Writing The Recital has been a deeply personal experience. Since I started taking it seriously in the summer of 2014, I've excavated my personal history, harvested ideas from delicate experiences, borrowed perspectives, and cultured a strong sense of responsibility. I've put a lot of hype behind this book. I invested significant time and energy and money into The Recital. It has to be good. The most important thing I want it to do? I want it to inspire the kids.
This past weekend, I had the pleasure of filming a book trailer for The Recital. I got to work with a pair of junior high actresses Isabella & Morgan. A talented pair, they were excited about being a part of the project. For Morgan, a musical theater actress, it was her first time in front of the camera. For Isabella, she had a tall responsibility: she had to play Edith Solstice, the lead protagonist in the story. I could tell she was nervous when we first met and shook hands.
Honestly, I might have had more jitters than Isabella had during the whole shoot.
The Recital is based heavily on my experience as a seventh grader. The world changed significantly and rapidly, just as it's dramatized in the novel for Edith. I've been in Isabella's shoes before, as a talented thirteen year old with promise and dreams. You want to do your best every day. You want to impress your Mom (and if you're lucky, your Dad, too). But being at your best daily is impossible. On those days when you're not at your best, you risk disappointing the people who are watching you. Isabella might have been afraid of letting me down. Was she going to be the actress she needed to be for the book trailer? The actress she wanted to be? I was afraid that I'd let her down as a director. I chose her to star. I had to guide her in the right direction. What if I couldn't lead her properly? Also, I was afraid that I'd let her down as a novelist. She's my target audience. This book is for all the junior high kids of today as much as it is for the nostalgic adults who never let themselves grow up past fourteen years old. When they see this trailer, or open this book, I will have to meet certain expectations, connect with them emotionally, and execute on all aspects of production.

» **REQUIREMENTS**: Echo the passage of the essay on writing The Recital between "This past weekend, I" and "and shook hands.", inclusive. The material that comes next stands apart from the essay on writing The Recital.

(Some records)
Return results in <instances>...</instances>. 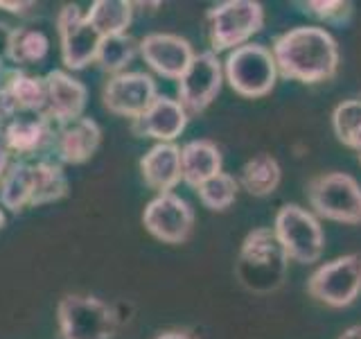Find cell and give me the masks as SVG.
I'll use <instances>...</instances> for the list:
<instances>
[{
  "label": "cell",
  "instance_id": "6da1fadb",
  "mask_svg": "<svg viewBox=\"0 0 361 339\" xmlns=\"http://www.w3.org/2000/svg\"><path fill=\"white\" fill-rule=\"evenodd\" d=\"M278 73L300 84H321L332 79L341 64L338 43L325 28L298 25L274 41Z\"/></svg>",
  "mask_w": 361,
  "mask_h": 339
},
{
  "label": "cell",
  "instance_id": "7a4b0ae2",
  "mask_svg": "<svg viewBox=\"0 0 361 339\" xmlns=\"http://www.w3.org/2000/svg\"><path fill=\"white\" fill-rule=\"evenodd\" d=\"M289 258L271 226H259L244 237L235 263L240 285L253 294H269L282 287Z\"/></svg>",
  "mask_w": 361,
  "mask_h": 339
},
{
  "label": "cell",
  "instance_id": "3957f363",
  "mask_svg": "<svg viewBox=\"0 0 361 339\" xmlns=\"http://www.w3.org/2000/svg\"><path fill=\"white\" fill-rule=\"evenodd\" d=\"M278 75L274 52L259 43L240 45L224 61V79L237 95L248 100L269 95L276 88Z\"/></svg>",
  "mask_w": 361,
  "mask_h": 339
},
{
  "label": "cell",
  "instance_id": "277c9868",
  "mask_svg": "<svg viewBox=\"0 0 361 339\" xmlns=\"http://www.w3.org/2000/svg\"><path fill=\"white\" fill-rule=\"evenodd\" d=\"M210 50L214 54L246 45L264 28V7L257 0H226L206 14Z\"/></svg>",
  "mask_w": 361,
  "mask_h": 339
},
{
  "label": "cell",
  "instance_id": "5b68a950",
  "mask_svg": "<svg viewBox=\"0 0 361 339\" xmlns=\"http://www.w3.org/2000/svg\"><path fill=\"white\" fill-rule=\"evenodd\" d=\"M56 323L61 339H113L118 314L97 297L66 294L56 305Z\"/></svg>",
  "mask_w": 361,
  "mask_h": 339
},
{
  "label": "cell",
  "instance_id": "8992f818",
  "mask_svg": "<svg viewBox=\"0 0 361 339\" xmlns=\"http://www.w3.org/2000/svg\"><path fill=\"white\" fill-rule=\"evenodd\" d=\"M307 201L323 220L355 226L361 224V186L353 174L325 172L310 181Z\"/></svg>",
  "mask_w": 361,
  "mask_h": 339
},
{
  "label": "cell",
  "instance_id": "52a82bcc",
  "mask_svg": "<svg viewBox=\"0 0 361 339\" xmlns=\"http://www.w3.org/2000/svg\"><path fill=\"white\" fill-rule=\"evenodd\" d=\"M274 233L285 254L293 263L312 265L319 263L325 249V235L316 215L298 203H285L280 206L274 220Z\"/></svg>",
  "mask_w": 361,
  "mask_h": 339
},
{
  "label": "cell",
  "instance_id": "ba28073f",
  "mask_svg": "<svg viewBox=\"0 0 361 339\" xmlns=\"http://www.w3.org/2000/svg\"><path fill=\"white\" fill-rule=\"evenodd\" d=\"M310 297L330 308H348L361 294V254L338 256L323 263L307 280Z\"/></svg>",
  "mask_w": 361,
  "mask_h": 339
},
{
  "label": "cell",
  "instance_id": "9c48e42d",
  "mask_svg": "<svg viewBox=\"0 0 361 339\" xmlns=\"http://www.w3.org/2000/svg\"><path fill=\"white\" fill-rule=\"evenodd\" d=\"M54 23L56 34H59L61 64L66 66V71H84L86 66L95 64L102 37L88 23L86 11L75 3H68L56 11Z\"/></svg>",
  "mask_w": 361,
  "mask_h": 339
},
{
  "label": "cell",
  "instance_id": "30bf717a",
  "mask_svg": "<svg viewBox=\"0 0 361 339\" xmlns=\"http://www.w3.org/2000/svg\"><path fill=\"white\" fill-rule=\"evenodd\" d=\"M224 64L212 50L195 54L188 71L178 79V102L185 107L190 116L206 111L224 86Z\"/></svg>",
  "mask_w": 361,
  "mask_h": 339
},
{
  "label": "cell",
  "instance_id": "8fae6325",
  "mask_svg": "<svg viewBox=\"0 0 361 339\" xmlns=\"http://www.w3.org/2000/svg\"><path fill=\"white\" fill-rule=\"evenodd\" d=\"M142 224L156 240L165 244H183L195 231V208L176 192H163L147 201Z\"/></svg>",
  "mask_w": 361,
  "mask_h": 339
},
{
  "label": "cell",
  "instance_id": "7c38bea8",
  "mask_svg": "<svg viewBox=\"0 0 361 339\" xmlns=\"http://www.w3.org/2000/svg\"><path fill=\"white\" fill-rule=\"evenodd\" d=\"M156 97V79L142 71H124L120 75H113L102 88V105H104V109L113 116L129 118L131 122L140 118Z\"/></svg>",
  "mask_w": 361,
  "mask_h": 339
},
{
  "label": "cell",
  "instance_id": "4fadbf2b",
  "mask_svg": "<svg viewBox=\"0 0 361 339\" xmlns=\"http://www.w3.org/2000/svg\"><path fill=\"white\" fill-rule=\"evenodd\" d=\"M138 54L156 75L165 79H180L195 59L192 43L174 32H152L138 41Z\"/></svg>",
  "mask_w": 361,
  "mask_h": 339
},
{
  "label": "cell",
  "instance_id": "5bb4252c",
  "mask_svg": "<svg viewBox=\"0 0 361 339\" xmlns=\"http://www.w3.org/2000/svg\"><path fill=\"white\" fill-rule=\"evenodd\" d=\"M45 82V109L43 116L61 127L84 116L88 105V88L68 71L54 68L43 77Z\"/></svg>",
  "mask_w": 361,
  "mask_h": 339
},
{
  "label": "cell",
  "instance_id": "9a60e30c",
  "mask_svg": "<svg viewBox=\"0 0 361 339\" xmlns=\"http://www.w3.org/2000/svg\"><path fill=\"white\" fill-rule=\"evenodd\" d=\"M190 113L178 100L158 95L140 118L131 122V131L140 138H154L158 143H174L185 131Z\"/></svg>",
  "mask_w": 361,
  "mask_h": 339
},
{
  "label": "cell",
  "instance_id": "2e32d148",
  "mask_svg": "<svg viewBox=\"0 0 361 339\" xmlns=\"http://www.w3.org/2000/svg\"><path fill=\"white\" fill-rule=\"evenodd\" d=\"M102 145V127L99 122L82 116L68 124L56 127L52 152L61 165H82L95 156Z\"/></svg>",
  "mask_w": 361,
  "mask_h": 339
},
{
  "label": "cell",
  "instance_id": "e0dca14e",
  "mask_svg": "<svg viewBox=\"0 0 361 339\" xmlns=\"http://www.w3.org/2000/svg\"><path fill=\"white\" fill-rule=\"evenodd\" d=\"M56 124H52L43 113H30V116H16L3 127L5 143L11 156H37L41 152L52 150Z\"/></svg>",
  "mask_w": 361,
  "mask_h": 339
},
{
  "label": "cell",
  "instance_id": "ac0fdd59",
  "mask_svg": "<svg viewBox=\"0 0 361 339\" xmlns=\"http://www.w3.org/2000/svg\"><path fill=\"white\" fill-rule=\"evenodd\" d=\"M140 174L158 195L172 192L180 184V147L176 143H156L140 158Z\"/></svg>",
  "mask_w": 361,
  "mask_h": 339
},
{
  "label": "cell",
  "instance_id": "d6986e66",
  "mask_svg": "<svg viewBox=\"0 0 361 339\" xmlns=\"http://www.w3.org/2000/svg\"><path fill=\"white\" fill-rule=\"evenodd\" d=\"M224 156L217 143L208 138L190 141L180 147V181L190 188H199L208 179L221 172Z\"/></svg>",
  "mask_w": 361,
  "mask_h": 339
},
{
  "label": "cell",
  "instance_id": "ffe728a7",
  "mask_svg": "<svg viewBox=\"0 0 361 339\" xmlns=\"http://www.w3.org/2000/svg\"><path fill=\"white\" fill-rule=\"evenodd\" d=\"M5 88L14 102L18 116H30V113H43L45 109V82L43 77L25 75L18 68H5L3 73Z\"/></svg>",
  "mask_w": 361,
  "mask_h": 339
},
{
  "label": "cell",
  "instance_id": "44dd1931",
  "mask_svg": "<svg viewBox=\"0 0 361 339\" xmlns=\"http://www.w3.org/2000/svg\"><path fill=\"white\" fill-rule=\"evenodd\" d=\"M282 181V167L271 154H255L240 170V188L253 197H269Z\"/></svg>",
  "mask_w": 361,
  "mask_h": 339
},
{
  "label": "cell",
  "instance_id": "7402d4cb",
  "mask_svg": "<svg viewBox=\"0 0 361 339\" xmlns=\"http://www.w3.org/2000/svg\"><path fill=\"white\" fill-rule=\"evenodd\" d=\"M34 195V167L27 161L16 158L7 167V172L0 184V206L5 210L18 213L32 203Z\"/></svg>",
  "mask_w": 361,
  "mask_h": 339
},
{
  "label": "cell",
  "instance_id": "603a6c76",
  "mask_svg": "<svg viewBox=\"0 0 361 339\" xmlns=\"http://www.w3.org/2000/svg\"><path fill=\"white\" fill-rule=\"evenodd\" d=\"M86 18L102 39L127 34L133 20V3L129 0H95L86 9Z\"/></svg>",
  "mask_w": 361,
  "mask_h": 339
},
{
  "label": "cell",
  "instance_id": "cb8c5ba5",
  "mask_svg": "<svg viewBox=\"0 0 361 339\" xmlns=\"http://www.w3.org/2000/svg\"><path fill=\"white\" fill-rule=\"evenodd\" d=\"M34 167V195L30 206H48V203L59 201L68 195V177L63 165L50 158H39Z\"/></svg>",
  "mask_w": 361,
  "mask_h": 339
},
{
  "label": "cell",
  "instance_id": "d4e9b609",
  "mask_svg": "<svg viewBox=\"0 0 361 339\" xmlns=\"http://www.w3.org/2000/svg\"><path fill=\"white\" fill-rule=\"evenodd\" d=\"M50 52V39L48 34L39 28H14L9 41V52H7V61L18 66H34L43 61Z\"/></svg>",
  "mask_w": 361,
  "mask_h": 339
},
{
  "label": "cell",
  "instance_id": "484cf974",
  "mask_svg": "<svg viewBox=\"0 0 361 339\" xmlns=\"http://www.w3.org/2000/svg\"><path fill=\"white\" fill-rule=\"evenodd\" d=\"M138 56V41L129 34H118V37H106L102 39L95 64L102 73L120 75L127 71V66Z\"/></svg>",
  "mask_w": 361,
  "mask_h": 339
},
{
  "label": "cell",
  "instance_id": "4316f807",
  "mask_svg": "<svg viewBox=\"0 0 361 339\" xmlns=\"http://www.w3.org/2000/svg\"><path fill=\"white\" fill-rule=\"evenodd\" d=\"M332 129L341 145L357 152L361 150V95L353 100H343L334 107Z\"/></svg>",
  "mask_w": 361,
  "mask_h": 339
},
{
  "label": "cell",
  "instance_id": "83f0119b",
  "mask_svg": "<svg viewBox=\"0 0 361 339\" xmlns=\"http://www.w3.org/2000/svg\"><path fill=\"white\" fill-rule=\"evenodd\" d=\"M237 192H240V181L228 172H219L217 177L208 179L206 184L197 188L199 201L214 213L231 208L237 199Z\"/></svg>",
  "mask_w": 361,
  "mask_h": 339
},
{
  "label": "cell",
  "instance_id": "f1b7e54d",
  "mask_svg": "<svg viewBox=\"0 0 361 339\" xmlns=\"http://www.w3.org/2000/svg\"><path fill=\"white\" fill-rule=\"evenodd\" d=\"M305 11L323 23L343 25L353 16V5L343 3V0H310V3H305Z\"/></svg>",
  "mask_w": 361,
  "mask_h": 339
},
{
  "label": "cell",
  "instance_id": "f546056e",
  "mask_svg": "<svg viewBox=\"0 0 361 339\" xmlns=\"http://www.w3.org/2000/svg\"><path fill=\"white\" fill-rule=\"evenodd\" d=\"M11 34H14V28H11L9 23H5V20H0V66L7 61Z\"/></svg>",
  "mask_w": 361,
  "mask_h": 339
},
{
  "label": "cell",
  "instance_id": "4dcf8cb0",
  "mask_svg": "<svg viewBox=\"0 0 361 339\" xmlns=\"http://www.w3.org/2000/svg\"><path fill=\"white\" fill-rule=\"evenodd\" d=\"M34 7V3L25 0V3H11V0H0V9L9 11V14H16V16H25L27 11Z\"/></svg>",
  "mask_w": 361,
  "mask_h": 339
},
{
  "label": "cell",
  "instance_id": "1f68e13d",
  "mask_svg": "<svg viewBox=\"0 0 361 339\" xmlns=\"http://www.w3.org/2000/svg\"><path fill=\"white\" fill-rule=\"evenodd\" d=\"M156 339H195V337H192L190 333H185V331H165Z\"/></svg>",
  "mask_w": 361,
  "mask_h": 339
},
{
  "label": "cell",
  "instance_id": "d6a6232c",
  "mask_svg": "<svg viewBox=\"0 0 361 339\" xmlns=\"http://www.w3.org/2000/svg\"><path fill=\"white\" fill-rule=\"evenodd\" d=\"M338 339H361V326H350L338 335Z\"/></svg>",
  "mask_w": 361,
  "mask_h": 339
},
{
  "label": "cell",
  "instance_id": "836d02e7",
  "mask_svg": "<svg viewBox=\"0 0 361 339\" xmlns=\"http://www.w3.org/2000/svg\"><path fill=\"white\" fill-rule=\"evenodd\" d=\"M5 224H7V213H5V208L0 206V231L5 229Z\"/></svg>",
  "mask_w": 361,
  "mask_h": 339
},
{
  "label": "cell",
  "instance_id": "e575fe53",
  "mask_svg": "<svg viewBox=\"0 0 361 339\" xmlns=\"http://www.w3.org/2000/svg\"><path fill=\"white\" fill-rule=\"evenodd\" d=\"M3 71H5V66H0V75H3Z\"/></svg>",
  "mask_w": 361,
  "mask_h": 339
},
{
  "label": "cell",
  "instance_id": "d590c367",
  "mask_svg": "<svg viewBox=\"0 0 361 339\" xmlns=\"http://www.w3.org/2000/svg\"><path fill=\"white\" fill-rule=\"evenodd\" d=\"M357 154H359V163H361V150H359V152H357Z\"/></svg>",
  "mask_w": 361,
  "mask_h": 339
},
{
  "label": "cell",
  "instance_id": "8d00e7d4",
  "mask_svg": "<svg viewBox=\"0 0 361 339\" xmlns=\"http://www.w3.org/2000/svg\"><path fill=\"white\" fill-rule=\"evenodd\" d=\"M3 177H5V174H0V184H3Z\"/></svg>",
  "mask_w": 361,
  "mask_h": 339
}]
</instances>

» **RESULT OF THIS EXERCISE**:
This past weekend, I had the pleasure of filming a book trailer for The Recital. I got to work with a pair of junior high actresses Isabella & Morgan. A talented pair, they were excited about being a part of the project. For Morgan, a musical theater actress, it was her first time in front of the camera. For Isabella, she had a tall responsibility: she had to play Edith Solstice, the lead protagonist in the story. I could tell she was nervous when we first met and shook hands.